2. 防止身份盗窃和欺诈,避免个人因信息泄露而遭受经济损失和其他危害。
3. 增强公众对数字服务和技术的信任,促进数字经济的健康发展。
三、个人信息保护的原则
1. 合法性、正当性和透明性原则:收集和处理个人信息应具有合法依据,且应明确告知个人相关信息。
2. 目的限制原则:个人信息的收集和处理应基于特定、明确和合法的目的。
3. 数据最小化原则:只收集和处理实现目的所需的最少个人信息。
4. 准确性原则:保证个人信息的准确和及时更新。
5. 存储期限限制原则:个人信息的存储时间不应超过实现目的所需的时间。
6. 安全保障原则:采取适当的技术和组织措施来保护个人信息的安全。
四、《个人信息保护法》
《中华人民共和国个人信息保护法》自2021年11月1日起施行。

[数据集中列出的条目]
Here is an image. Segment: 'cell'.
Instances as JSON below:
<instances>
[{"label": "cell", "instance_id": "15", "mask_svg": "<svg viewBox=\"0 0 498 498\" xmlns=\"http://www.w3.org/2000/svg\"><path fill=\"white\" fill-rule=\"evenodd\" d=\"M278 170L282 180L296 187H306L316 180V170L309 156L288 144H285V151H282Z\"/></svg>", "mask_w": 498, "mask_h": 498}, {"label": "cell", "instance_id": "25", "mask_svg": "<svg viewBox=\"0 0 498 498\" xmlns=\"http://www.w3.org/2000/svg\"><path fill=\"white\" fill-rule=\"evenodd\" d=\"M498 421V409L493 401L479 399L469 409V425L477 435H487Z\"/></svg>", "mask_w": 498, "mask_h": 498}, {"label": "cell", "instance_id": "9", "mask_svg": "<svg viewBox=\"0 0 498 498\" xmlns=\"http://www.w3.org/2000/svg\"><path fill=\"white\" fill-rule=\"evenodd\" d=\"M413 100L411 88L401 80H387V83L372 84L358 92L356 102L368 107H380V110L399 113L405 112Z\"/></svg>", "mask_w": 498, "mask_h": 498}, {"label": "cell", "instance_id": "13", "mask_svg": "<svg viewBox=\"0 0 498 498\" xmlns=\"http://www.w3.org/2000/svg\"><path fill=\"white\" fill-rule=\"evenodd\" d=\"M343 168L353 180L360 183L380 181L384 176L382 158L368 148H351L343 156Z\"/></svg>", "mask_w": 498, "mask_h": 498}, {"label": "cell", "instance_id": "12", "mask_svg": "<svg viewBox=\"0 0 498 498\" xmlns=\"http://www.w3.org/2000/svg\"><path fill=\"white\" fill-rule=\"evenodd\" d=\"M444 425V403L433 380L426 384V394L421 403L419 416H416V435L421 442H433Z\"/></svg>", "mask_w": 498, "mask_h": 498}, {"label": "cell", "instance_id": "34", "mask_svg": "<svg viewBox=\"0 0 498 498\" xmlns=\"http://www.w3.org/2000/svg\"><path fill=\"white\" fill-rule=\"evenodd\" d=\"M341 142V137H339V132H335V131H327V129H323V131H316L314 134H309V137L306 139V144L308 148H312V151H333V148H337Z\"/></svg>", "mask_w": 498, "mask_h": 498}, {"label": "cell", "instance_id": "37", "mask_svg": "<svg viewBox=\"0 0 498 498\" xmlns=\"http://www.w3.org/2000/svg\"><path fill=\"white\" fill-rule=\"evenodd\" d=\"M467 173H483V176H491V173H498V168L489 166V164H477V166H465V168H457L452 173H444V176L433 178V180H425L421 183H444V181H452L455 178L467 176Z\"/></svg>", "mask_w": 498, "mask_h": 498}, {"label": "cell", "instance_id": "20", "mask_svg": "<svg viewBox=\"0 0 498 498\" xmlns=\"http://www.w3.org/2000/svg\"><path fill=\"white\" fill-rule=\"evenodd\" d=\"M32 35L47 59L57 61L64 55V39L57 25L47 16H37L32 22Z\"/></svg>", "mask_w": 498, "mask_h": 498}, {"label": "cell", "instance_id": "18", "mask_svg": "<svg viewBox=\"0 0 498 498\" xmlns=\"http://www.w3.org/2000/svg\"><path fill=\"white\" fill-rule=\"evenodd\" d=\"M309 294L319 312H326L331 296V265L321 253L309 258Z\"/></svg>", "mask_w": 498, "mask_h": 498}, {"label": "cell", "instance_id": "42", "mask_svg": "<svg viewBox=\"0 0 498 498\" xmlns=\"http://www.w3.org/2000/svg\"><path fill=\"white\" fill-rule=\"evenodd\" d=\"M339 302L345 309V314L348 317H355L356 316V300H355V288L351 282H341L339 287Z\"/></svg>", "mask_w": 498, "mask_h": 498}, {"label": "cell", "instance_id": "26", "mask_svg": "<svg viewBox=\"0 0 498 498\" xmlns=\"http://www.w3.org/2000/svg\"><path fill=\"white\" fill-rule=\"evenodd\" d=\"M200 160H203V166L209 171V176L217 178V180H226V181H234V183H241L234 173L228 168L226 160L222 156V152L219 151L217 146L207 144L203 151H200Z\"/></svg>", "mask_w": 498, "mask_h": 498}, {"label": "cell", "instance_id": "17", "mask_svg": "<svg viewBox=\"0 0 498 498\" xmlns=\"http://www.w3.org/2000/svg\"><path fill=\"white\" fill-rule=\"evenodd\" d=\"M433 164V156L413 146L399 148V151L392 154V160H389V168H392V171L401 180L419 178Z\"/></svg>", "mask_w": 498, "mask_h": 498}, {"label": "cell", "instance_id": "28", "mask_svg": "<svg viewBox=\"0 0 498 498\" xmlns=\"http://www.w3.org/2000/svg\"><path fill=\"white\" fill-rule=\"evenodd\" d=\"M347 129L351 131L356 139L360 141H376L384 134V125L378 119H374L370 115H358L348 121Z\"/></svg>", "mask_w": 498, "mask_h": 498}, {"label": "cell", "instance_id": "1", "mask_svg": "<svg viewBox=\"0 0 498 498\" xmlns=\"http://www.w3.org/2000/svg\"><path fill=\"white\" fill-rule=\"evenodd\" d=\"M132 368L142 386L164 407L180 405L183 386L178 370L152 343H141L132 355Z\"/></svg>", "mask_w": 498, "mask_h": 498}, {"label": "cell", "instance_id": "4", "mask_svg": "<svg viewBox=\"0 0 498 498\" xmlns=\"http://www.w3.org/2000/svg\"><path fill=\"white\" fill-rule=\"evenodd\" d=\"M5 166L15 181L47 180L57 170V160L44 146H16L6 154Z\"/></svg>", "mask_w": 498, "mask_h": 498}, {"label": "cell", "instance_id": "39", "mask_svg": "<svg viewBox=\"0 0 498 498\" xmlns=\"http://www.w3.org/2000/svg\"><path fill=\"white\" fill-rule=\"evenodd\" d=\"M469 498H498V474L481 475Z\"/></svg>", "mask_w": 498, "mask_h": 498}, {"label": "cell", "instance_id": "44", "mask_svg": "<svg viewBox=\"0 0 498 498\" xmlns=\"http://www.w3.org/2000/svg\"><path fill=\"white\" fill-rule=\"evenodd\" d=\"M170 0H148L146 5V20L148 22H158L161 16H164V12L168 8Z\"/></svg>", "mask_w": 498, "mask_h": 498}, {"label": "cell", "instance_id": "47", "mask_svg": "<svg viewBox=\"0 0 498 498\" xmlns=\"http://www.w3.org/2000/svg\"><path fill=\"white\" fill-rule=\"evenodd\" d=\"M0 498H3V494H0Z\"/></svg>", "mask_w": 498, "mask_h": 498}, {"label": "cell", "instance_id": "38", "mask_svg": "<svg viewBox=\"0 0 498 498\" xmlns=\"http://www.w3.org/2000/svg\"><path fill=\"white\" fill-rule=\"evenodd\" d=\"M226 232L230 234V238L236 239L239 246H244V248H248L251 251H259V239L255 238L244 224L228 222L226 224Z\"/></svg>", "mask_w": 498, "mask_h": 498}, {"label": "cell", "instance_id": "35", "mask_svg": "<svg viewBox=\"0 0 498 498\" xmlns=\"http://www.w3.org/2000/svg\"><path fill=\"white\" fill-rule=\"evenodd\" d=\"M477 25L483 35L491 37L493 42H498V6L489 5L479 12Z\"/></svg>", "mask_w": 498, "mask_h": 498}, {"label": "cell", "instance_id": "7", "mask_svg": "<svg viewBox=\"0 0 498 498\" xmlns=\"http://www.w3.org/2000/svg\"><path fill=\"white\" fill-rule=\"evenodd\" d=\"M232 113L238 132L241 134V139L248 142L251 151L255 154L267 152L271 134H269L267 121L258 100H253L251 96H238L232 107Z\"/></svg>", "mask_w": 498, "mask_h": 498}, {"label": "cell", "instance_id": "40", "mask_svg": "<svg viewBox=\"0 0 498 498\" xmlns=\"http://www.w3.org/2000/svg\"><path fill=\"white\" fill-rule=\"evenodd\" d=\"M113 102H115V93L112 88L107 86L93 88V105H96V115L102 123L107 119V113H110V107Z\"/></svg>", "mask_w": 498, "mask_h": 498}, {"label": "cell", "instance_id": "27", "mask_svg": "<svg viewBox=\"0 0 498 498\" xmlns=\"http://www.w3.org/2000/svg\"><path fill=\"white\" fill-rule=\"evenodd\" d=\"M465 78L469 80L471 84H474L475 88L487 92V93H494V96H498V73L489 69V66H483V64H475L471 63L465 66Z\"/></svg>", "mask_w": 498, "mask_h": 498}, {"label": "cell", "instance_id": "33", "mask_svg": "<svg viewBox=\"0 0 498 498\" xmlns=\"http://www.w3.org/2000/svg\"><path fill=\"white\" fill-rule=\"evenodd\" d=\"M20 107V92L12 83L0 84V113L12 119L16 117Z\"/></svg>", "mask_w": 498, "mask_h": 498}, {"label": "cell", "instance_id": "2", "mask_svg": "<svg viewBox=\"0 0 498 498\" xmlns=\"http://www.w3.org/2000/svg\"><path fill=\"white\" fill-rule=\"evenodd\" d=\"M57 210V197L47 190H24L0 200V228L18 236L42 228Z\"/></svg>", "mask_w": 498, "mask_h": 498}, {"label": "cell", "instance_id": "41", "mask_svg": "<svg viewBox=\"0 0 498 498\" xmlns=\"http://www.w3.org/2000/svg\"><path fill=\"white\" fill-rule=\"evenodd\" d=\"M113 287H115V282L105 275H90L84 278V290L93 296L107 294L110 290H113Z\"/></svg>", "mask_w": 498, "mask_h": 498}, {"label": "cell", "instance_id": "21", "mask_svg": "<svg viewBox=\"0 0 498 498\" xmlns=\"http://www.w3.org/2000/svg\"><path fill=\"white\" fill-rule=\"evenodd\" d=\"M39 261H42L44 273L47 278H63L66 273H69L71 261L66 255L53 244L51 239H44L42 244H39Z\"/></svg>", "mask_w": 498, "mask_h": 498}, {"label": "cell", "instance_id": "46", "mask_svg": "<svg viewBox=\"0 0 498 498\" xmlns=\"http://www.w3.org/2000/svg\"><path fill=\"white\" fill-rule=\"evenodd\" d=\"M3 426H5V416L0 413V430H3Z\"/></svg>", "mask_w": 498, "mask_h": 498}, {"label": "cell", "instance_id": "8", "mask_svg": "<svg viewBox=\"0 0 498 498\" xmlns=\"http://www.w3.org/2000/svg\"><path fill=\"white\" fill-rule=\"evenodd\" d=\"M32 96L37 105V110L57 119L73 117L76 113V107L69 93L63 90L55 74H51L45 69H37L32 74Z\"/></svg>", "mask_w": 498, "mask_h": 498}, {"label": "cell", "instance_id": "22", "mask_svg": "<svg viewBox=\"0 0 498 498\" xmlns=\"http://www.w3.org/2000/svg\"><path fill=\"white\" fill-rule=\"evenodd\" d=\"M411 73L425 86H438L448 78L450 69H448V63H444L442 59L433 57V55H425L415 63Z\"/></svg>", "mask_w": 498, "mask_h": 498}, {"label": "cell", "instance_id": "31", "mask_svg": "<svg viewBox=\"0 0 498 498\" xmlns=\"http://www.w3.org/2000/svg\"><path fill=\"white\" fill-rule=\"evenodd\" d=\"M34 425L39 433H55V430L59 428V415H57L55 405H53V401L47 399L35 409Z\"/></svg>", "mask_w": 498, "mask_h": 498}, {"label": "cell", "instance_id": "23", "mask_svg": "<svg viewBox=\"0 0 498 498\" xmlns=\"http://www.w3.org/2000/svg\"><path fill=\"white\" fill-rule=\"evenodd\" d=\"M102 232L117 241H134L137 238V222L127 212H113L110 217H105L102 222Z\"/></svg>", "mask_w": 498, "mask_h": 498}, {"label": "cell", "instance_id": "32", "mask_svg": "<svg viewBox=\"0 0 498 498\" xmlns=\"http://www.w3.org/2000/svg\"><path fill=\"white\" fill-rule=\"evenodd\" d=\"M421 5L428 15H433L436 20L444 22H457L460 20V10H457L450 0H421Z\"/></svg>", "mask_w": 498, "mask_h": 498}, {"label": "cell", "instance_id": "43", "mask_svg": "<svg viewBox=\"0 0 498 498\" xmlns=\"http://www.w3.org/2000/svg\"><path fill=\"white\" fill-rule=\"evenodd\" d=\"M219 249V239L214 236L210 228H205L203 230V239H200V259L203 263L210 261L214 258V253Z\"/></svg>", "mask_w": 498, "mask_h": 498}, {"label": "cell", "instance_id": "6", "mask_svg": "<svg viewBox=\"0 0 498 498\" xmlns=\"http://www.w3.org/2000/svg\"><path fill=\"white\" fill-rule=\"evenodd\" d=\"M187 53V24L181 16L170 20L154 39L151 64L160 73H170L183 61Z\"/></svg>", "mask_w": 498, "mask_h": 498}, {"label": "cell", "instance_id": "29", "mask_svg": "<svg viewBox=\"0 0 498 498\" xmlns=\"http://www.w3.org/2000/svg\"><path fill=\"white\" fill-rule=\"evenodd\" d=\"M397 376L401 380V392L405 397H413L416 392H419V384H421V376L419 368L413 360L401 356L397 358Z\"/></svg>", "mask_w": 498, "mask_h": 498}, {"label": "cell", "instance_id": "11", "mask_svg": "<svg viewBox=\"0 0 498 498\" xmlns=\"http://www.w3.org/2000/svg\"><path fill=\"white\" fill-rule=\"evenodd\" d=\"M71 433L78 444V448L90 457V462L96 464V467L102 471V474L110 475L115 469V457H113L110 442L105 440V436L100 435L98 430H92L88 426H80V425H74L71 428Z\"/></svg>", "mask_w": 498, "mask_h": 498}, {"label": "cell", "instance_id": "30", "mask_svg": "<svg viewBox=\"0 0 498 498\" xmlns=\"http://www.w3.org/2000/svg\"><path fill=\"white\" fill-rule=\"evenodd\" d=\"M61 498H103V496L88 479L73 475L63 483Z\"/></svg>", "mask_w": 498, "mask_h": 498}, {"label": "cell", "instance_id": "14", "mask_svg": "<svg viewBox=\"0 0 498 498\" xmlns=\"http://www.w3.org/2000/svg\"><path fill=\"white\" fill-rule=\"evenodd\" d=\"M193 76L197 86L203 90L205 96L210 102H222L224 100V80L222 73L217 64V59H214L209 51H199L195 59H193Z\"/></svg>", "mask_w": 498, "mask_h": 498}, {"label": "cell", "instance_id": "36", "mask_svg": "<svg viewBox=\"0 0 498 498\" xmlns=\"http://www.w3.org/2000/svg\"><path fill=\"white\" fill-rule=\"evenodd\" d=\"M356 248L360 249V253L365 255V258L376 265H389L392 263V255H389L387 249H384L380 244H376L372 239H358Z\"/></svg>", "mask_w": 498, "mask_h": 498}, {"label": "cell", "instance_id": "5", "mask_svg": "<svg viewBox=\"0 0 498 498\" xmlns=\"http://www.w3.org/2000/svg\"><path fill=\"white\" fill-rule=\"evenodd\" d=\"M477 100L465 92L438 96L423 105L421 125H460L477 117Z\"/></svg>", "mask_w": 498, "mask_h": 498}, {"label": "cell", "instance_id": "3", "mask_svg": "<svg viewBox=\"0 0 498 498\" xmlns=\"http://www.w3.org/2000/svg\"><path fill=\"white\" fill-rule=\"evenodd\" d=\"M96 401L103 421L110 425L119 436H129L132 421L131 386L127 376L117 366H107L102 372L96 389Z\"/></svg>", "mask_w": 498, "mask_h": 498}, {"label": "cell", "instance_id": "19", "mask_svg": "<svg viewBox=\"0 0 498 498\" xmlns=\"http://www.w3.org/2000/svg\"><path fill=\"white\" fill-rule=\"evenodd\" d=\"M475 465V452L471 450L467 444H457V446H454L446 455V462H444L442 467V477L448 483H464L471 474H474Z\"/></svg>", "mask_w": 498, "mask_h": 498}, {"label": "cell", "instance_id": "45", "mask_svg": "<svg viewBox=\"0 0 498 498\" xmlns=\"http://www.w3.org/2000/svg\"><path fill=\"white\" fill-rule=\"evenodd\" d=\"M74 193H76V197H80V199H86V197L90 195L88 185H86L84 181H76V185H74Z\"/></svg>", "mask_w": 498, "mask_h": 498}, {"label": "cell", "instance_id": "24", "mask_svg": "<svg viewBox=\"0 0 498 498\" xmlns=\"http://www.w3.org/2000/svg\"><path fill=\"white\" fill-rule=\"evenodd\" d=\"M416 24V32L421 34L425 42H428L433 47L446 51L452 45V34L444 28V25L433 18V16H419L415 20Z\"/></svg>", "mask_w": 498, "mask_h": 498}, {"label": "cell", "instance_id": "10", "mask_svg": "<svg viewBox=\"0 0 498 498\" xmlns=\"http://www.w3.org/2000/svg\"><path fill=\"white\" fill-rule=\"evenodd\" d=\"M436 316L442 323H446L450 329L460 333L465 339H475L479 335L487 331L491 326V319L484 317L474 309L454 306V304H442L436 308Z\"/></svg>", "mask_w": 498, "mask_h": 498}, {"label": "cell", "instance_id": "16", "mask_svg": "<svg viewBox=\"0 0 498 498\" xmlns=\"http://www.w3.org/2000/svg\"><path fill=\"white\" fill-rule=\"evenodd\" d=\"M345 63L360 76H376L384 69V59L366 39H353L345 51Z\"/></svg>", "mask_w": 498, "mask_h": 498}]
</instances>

#### 题目说明:
把引文中以"1. 合法性、正当性和透明性原则"开头的那一段改写得更简短，保留其主要内容。 这些材料与引文彼此独立。

#### 你的解答:
合法、正当、透明原则：收集和处理个人信息须有合法依据，并须明确告知个人相关信息。